Fate of Acute Inflammation

The results of acute inflammation are dependent on the nature and intensity of injury, site and tissue affected, and the ability of the host to evoke a response. Interestingly, these mediators are short-acting and are active only as long as there is a pathogenic stimulation. After the resolution of the offending stimulus, the inflammatory products are engulfed by the macrophages followed by lymphatic drainage to the regional lymph nodes, and the fibrin mesh guides wound healing.

Persistence of the offending agent leads to fibrosis to control infection, abscess formation, or chronic inflammation that can last for months or years and show delayed healing. Chronic inflammation is characterized by the replacement of neutrophils with macrophages and fibroblasts, which release IFN-γ and reactive oxygen species. This process is characterized by increased fibrosis and tissue destruction.

Chronic inflammation

Chronic inflammation is a prolonged inflammation where active inflammation, tissue injury, and healing proceed concurrently, leading to an increased number of lymphocytes and macrophages resulting in vascular proliferation and fibrosis.

Acute inflammation may progress to chronic inflammation. This is evident when an acute response cannot be regulated, either due to the persistence of the offending agent or as a result of interference with the normal healing process.
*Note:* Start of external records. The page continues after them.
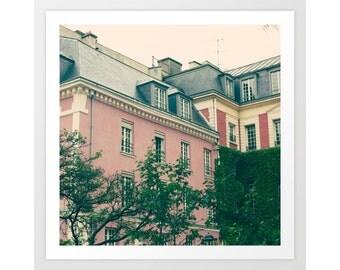 Paris photography, wall art canvas, canvas art, Paris print, Paris prints, Paris wall art, canvas wall art, large art, large wall art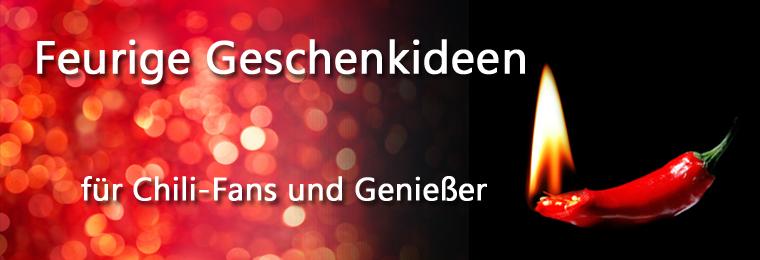 Kategorie_Geschenkideen_760x260_1
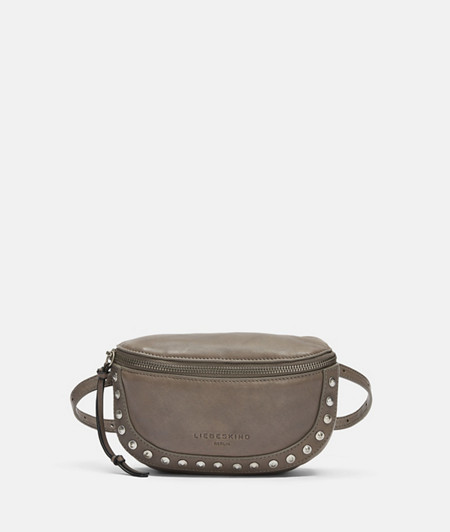 Bum bag with studs from liebeskind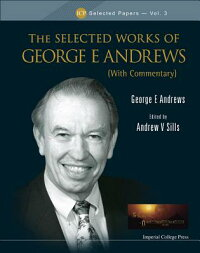 SelectedWorksofGeorgeEAndrews(withCommentary)[GeorgeE.Andrews]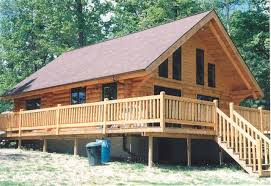 small log home plans with loft log cabin staircases transforming small log homes with small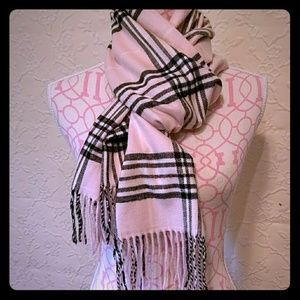 NEW Cashmere feel Scarf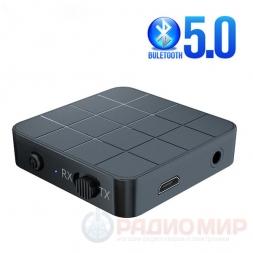 Bluetooth передатчик-приемник стерео KN-321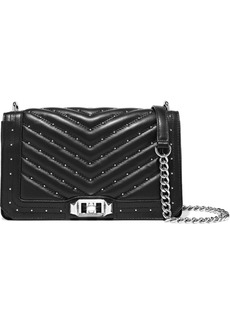 Rebecca Minkoff Woman Studded Quilted Leather Shoulder Bag Black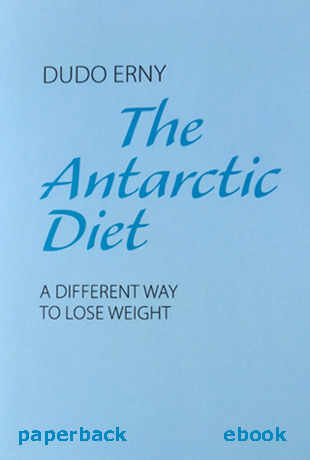 Antarctic Diet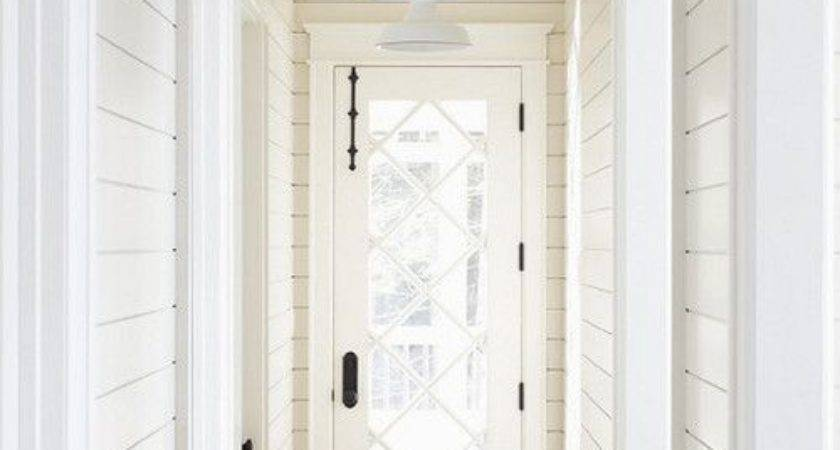 Shiplap Holly Mathis Interiors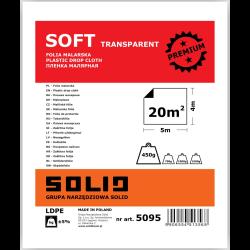 folia malarska soft transparent 4x5m solid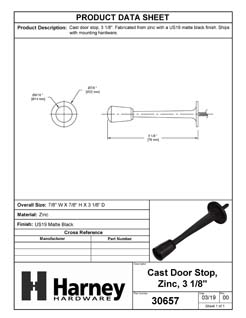 Product Data Specification Sheet Of A Cast Door Stop, 3 1/8 In. Projection - Matte Black Finish - Product Number 30657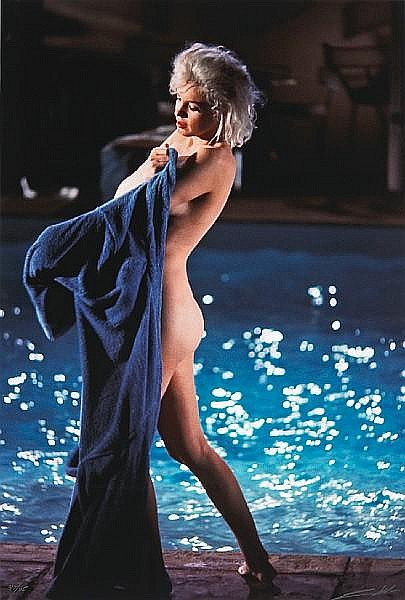 Lawrence Schiller (American, born 1936); Marilyn Monroe at the Pool;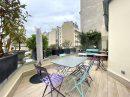 Appartement 131 m² 5 pièces Paris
Chronic inflammation arises in the following settings:

  • Persistent infections caused by microbes, including mycobacteria, certain viruses, and fungi (infections are difficult to treat)
  • Immune-mediated inflammatory diseases (hypersensitivity diseases) arising from excessive and inappropriate activation of the immune system

Prolonged exposure to potentially toxic agents, such as non-degradable exogenous materials, including inhaled particulate silica that causes a chronic inflammatory condition known as silicosis. Endogenous agents that cause chronic elevation of plasma lipids lead to atherosclerosis.